Spaghetti Squash Primavera

Spaghetti Squash Primavera
Recipe photo may include foods and ingredients that are not a part of this recipe and not included in the nutrition analysis.
Source: The Diabetes Cookbook. Recipe Credit: . Photo Credit: Photography by Eric Hinders, Styling by Matt Zack, Food Styling by Skyler Myers.

Using spaghetti squash instead of pasta makes for a lighter, lower carb version of a classic pasta primavera.


  • Prep time
    5 min
  • Cook time
    20 min
  • Servings
    5 Servings
  • Serving size
    1 1/2 cups
Nutrition Facts

Nutrition Facts

5 Servings

  • Serving Size
    1 1/2 cups
  • Amount per serving Calories 270

  • Total Fat 12g
    • Saturated Fat 2.3g
    • Trans Fat 0g
  • Cholesterol 55mg
  • Sodium 260mg
  • Total Carbohydrate 18g
    • Dietary Fiber 5g
    • Total Sugars 7g
  • Protein 24g
  • Potassium 750mg
  • Phosphorus 245mg

Choices/Exchanges: 4 Nonstarchy vegetable, 2 Lean protein, 1 Fat



  • spaghetti squash
    1 (about 4 lb)
  • Extra Virgin Olive Oil (divided)
    3 tbsp
  • boneless, skinless chicken breasts (cut into 1-inch cubes)
    1 lbs
  • dried oregano
    1/4 tsp
  • black pepper
    1/4 tsp
  • broccoli (chopped into florets, about 3 1/2 cups total)
    2 heads
  • red bell pepper (diced)
  • garlic (minced)
    2 clove
  • baby spinach
    3 cup
  • fat-free, low sodium chicken broth
    1 cup
  • freshly grated parmesan cheese
    3 tbsp


  1. Cut the spaghetti squash in half lengthwise and remove the seeds. Place the squash in a microwave-safe baking dish, cut side down. Loosely cover the dish with a lid, leaving room to vent. Microwave the squash for 10 to 15 minutes. The squash is done when it’s soft to the touch. Set aside.

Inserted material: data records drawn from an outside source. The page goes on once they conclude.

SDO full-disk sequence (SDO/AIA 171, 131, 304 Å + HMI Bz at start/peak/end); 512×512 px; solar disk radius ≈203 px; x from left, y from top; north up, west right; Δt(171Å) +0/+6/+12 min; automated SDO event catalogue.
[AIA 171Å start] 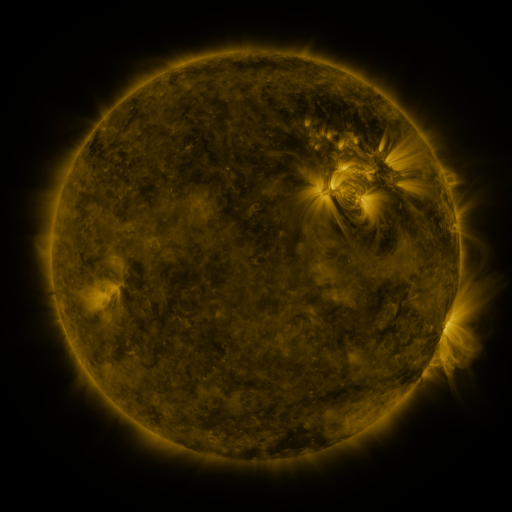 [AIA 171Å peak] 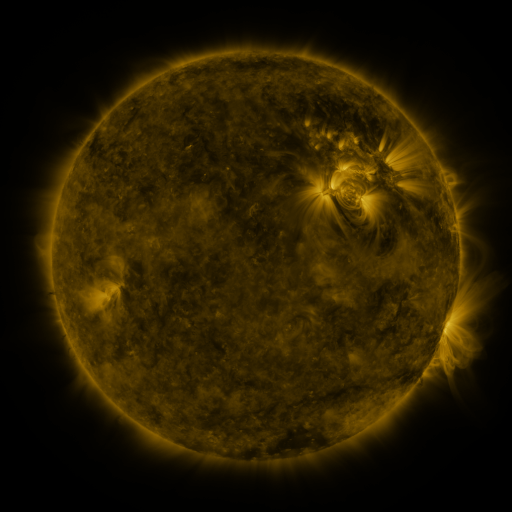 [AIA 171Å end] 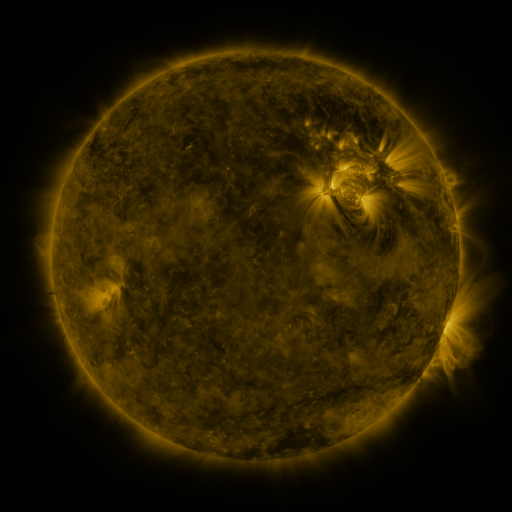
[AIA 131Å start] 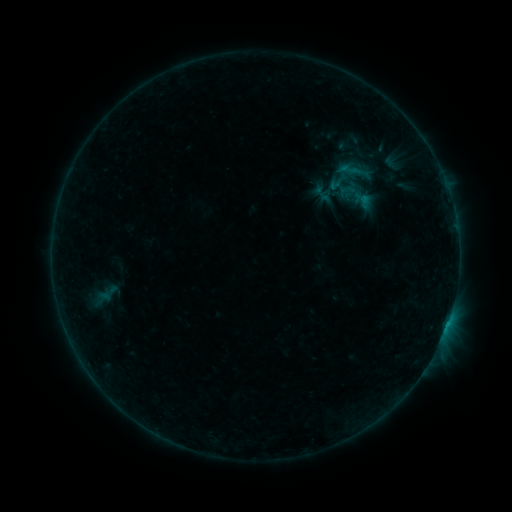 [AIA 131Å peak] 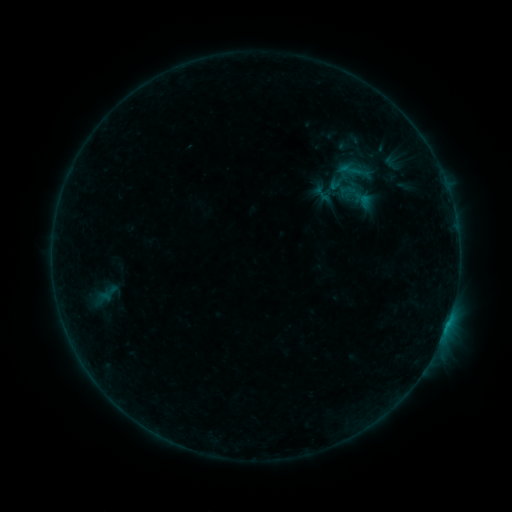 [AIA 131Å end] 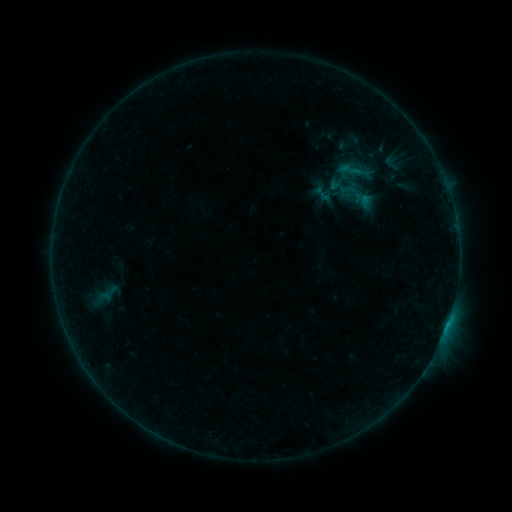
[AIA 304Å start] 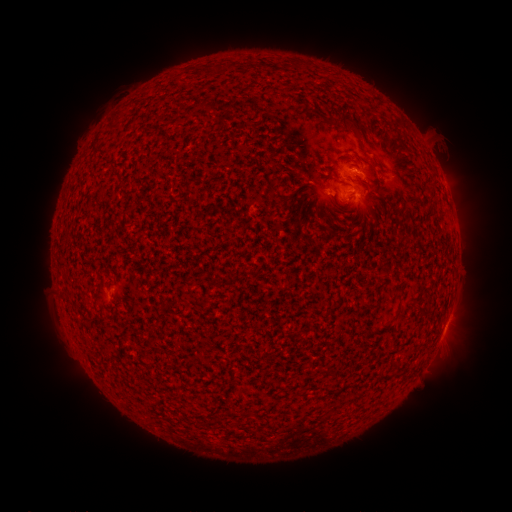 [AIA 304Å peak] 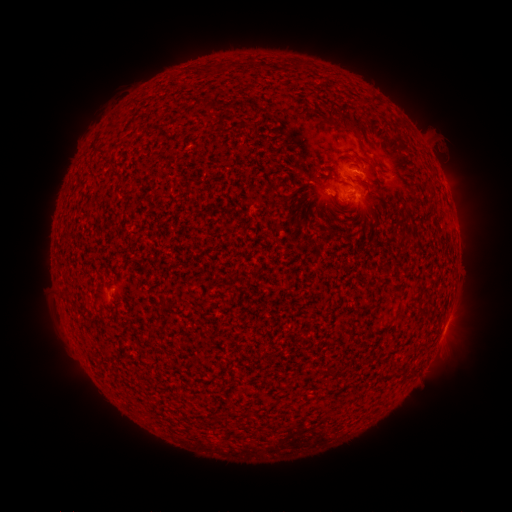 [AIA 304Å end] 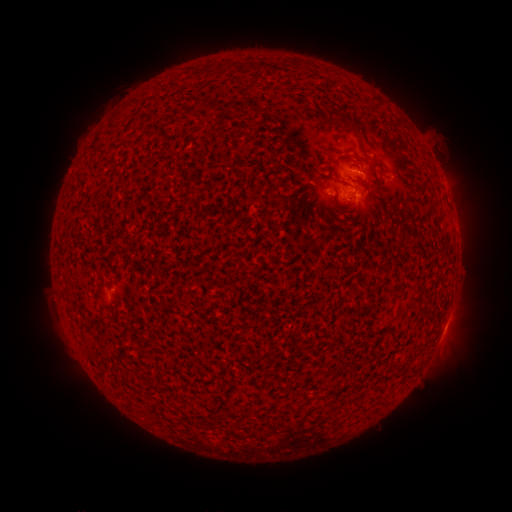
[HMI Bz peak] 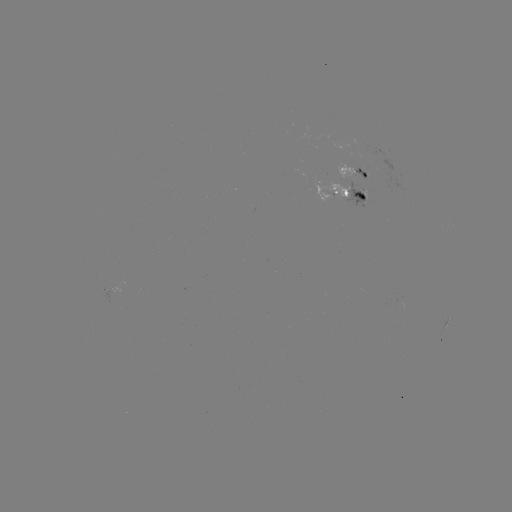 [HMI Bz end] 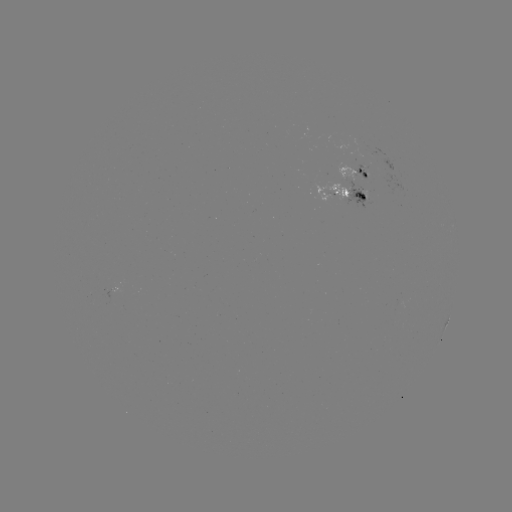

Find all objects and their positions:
B3.2 flare: (443, 329)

  2. While the squash is cooking, add 1½ Tbsp of the olive oil to a large skillet over medium-high heat. Season the chicken with the oregano and black pepper. Add the chicken to the skillet and cook for about 10 minutes, stirring frequently, until the chicken is cooked to an internal temperature of at least 165° F. Remove it from the skillet and set aside.

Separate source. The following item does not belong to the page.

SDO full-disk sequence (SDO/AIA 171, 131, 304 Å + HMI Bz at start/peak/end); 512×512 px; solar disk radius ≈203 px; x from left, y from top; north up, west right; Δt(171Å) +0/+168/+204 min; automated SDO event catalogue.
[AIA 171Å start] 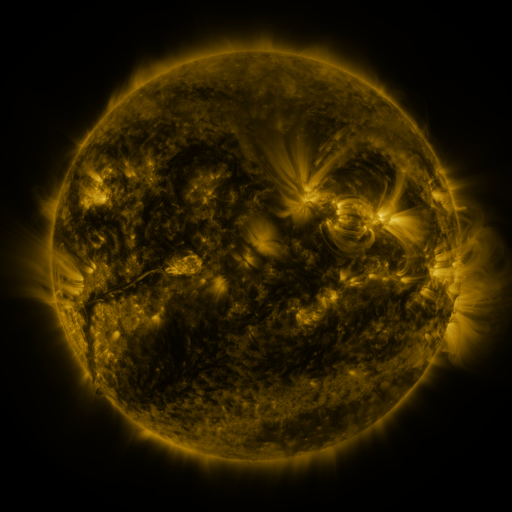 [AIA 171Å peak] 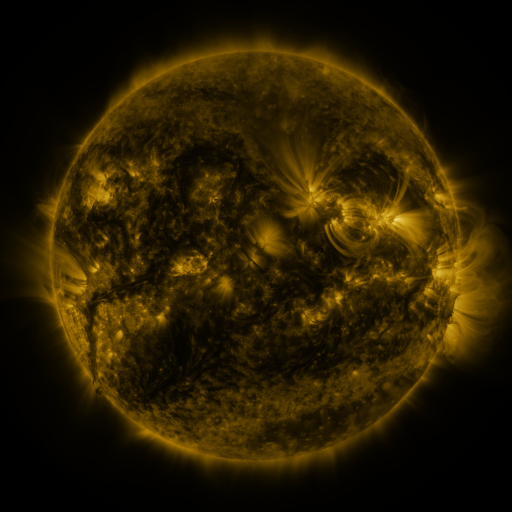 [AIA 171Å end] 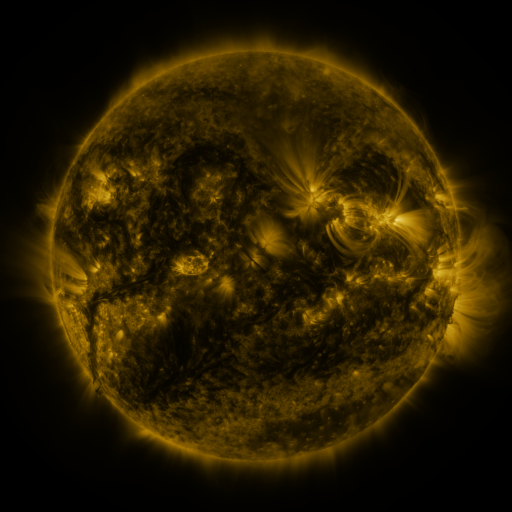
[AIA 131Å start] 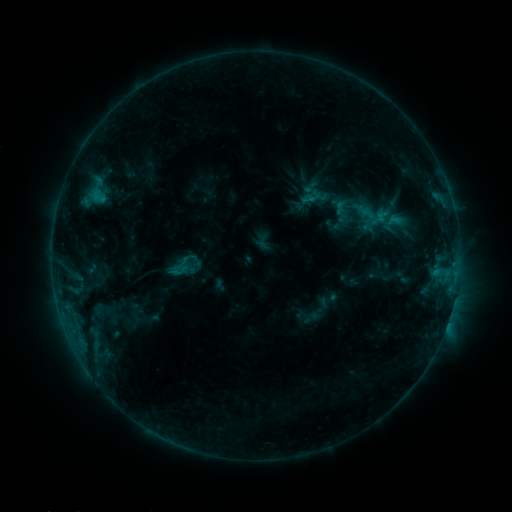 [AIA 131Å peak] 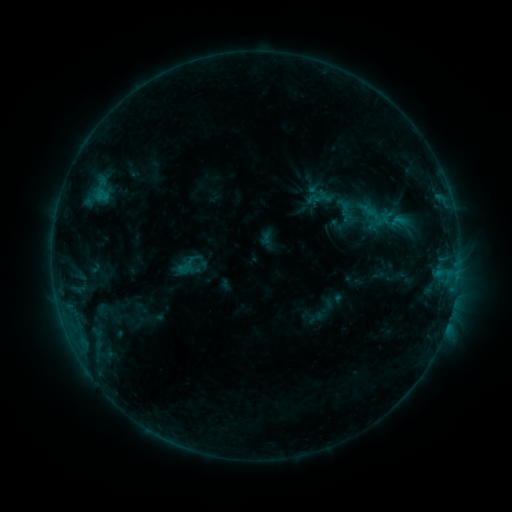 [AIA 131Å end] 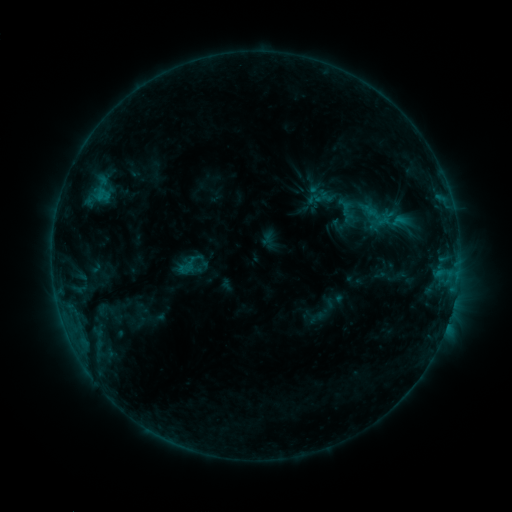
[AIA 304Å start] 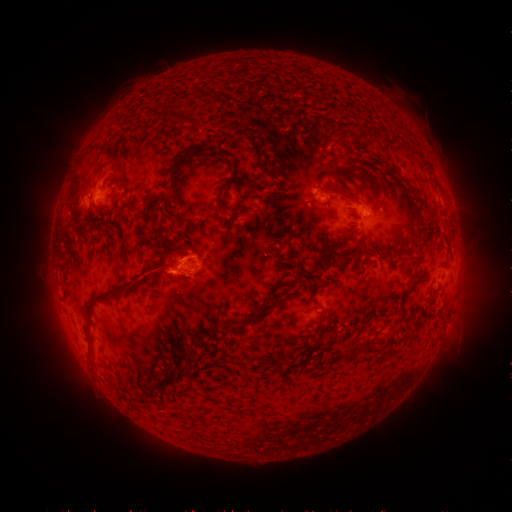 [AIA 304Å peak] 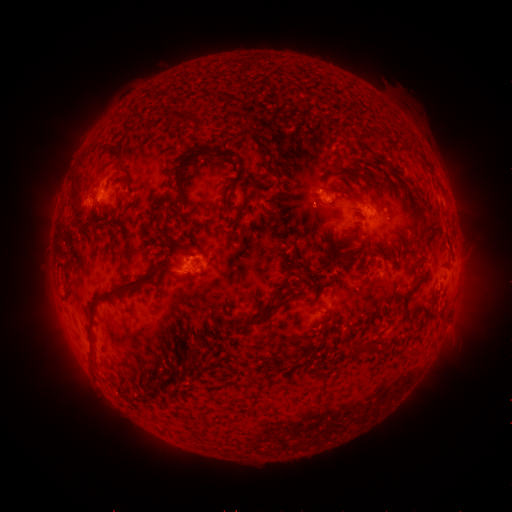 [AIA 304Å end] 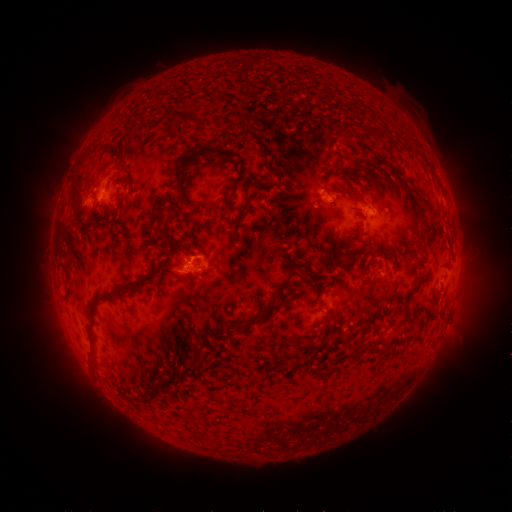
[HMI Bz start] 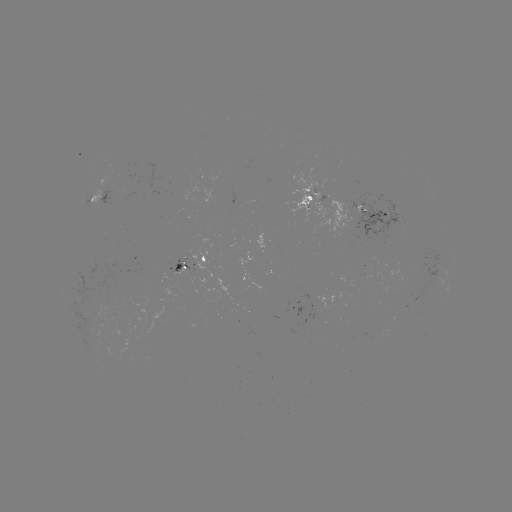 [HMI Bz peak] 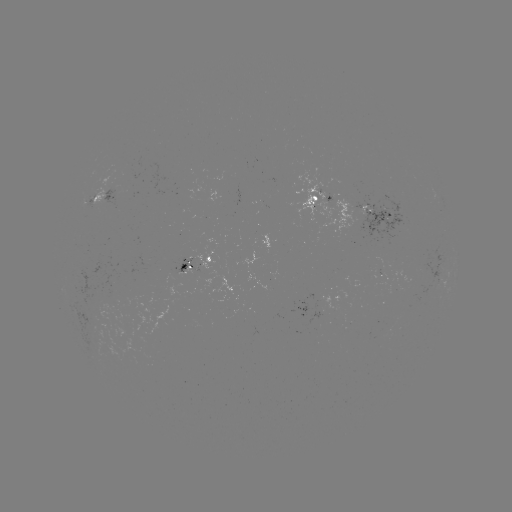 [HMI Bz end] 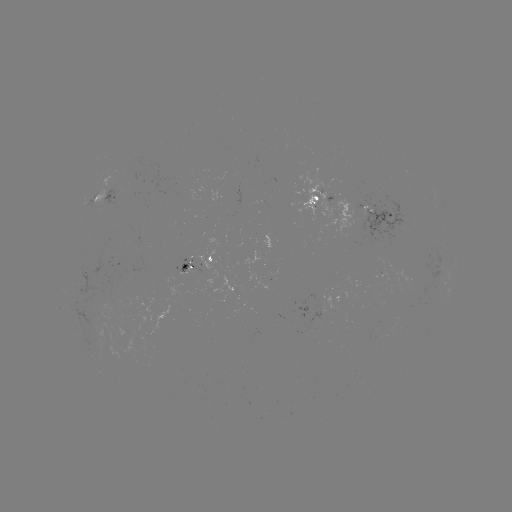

  3. In the same skillet, heat the remaining 1½ Tbsp of olive oil over medium-high heat. Add the broccoli and red pepper, and sauté for 5 to 7 minutes. Add the garlic and sauté for 30 seconds. Add the spinach and chicken broth, and cook an additional 4 minutes.

  4. Use a fork to pull out the flesh of the squash. Add the squash “noodles” and the chicken to the skillet. Heat for 2 minutes, mixing well. Top with the Parmesan cheese. Divide among 5 bowls and serve.

  • Recommended

    I was just about to write a negative review and my husband says “i like it”. I overcooked the spaghetti squash so it was more clumps than spaghetti. Also, I’m from Louisiana where everything is very flavorful and this was very lacking in flavor. So i added some creole seasoning and it was very good. It looked nothing like the picture tho.

  • Recommended

    Just finished a bowl of this and I must say it came out pretty freakin' good. The squash was the only hassle but if you have a spiralizer then it makes it easier. My wife did add a bit of complete seasoning from Badia. She said that it need a bit of something to make it pop. (Her words, not mine)

  • Recommended

    Although I recommend this dish I think it needs more flavor. It needs more Italian spices. I love spaghetti squash!

  • Recommended

    This meal was very easy to make. It was very flavorful. I replaced the chicken with shrimp. I would make this recipe again. It was very filling.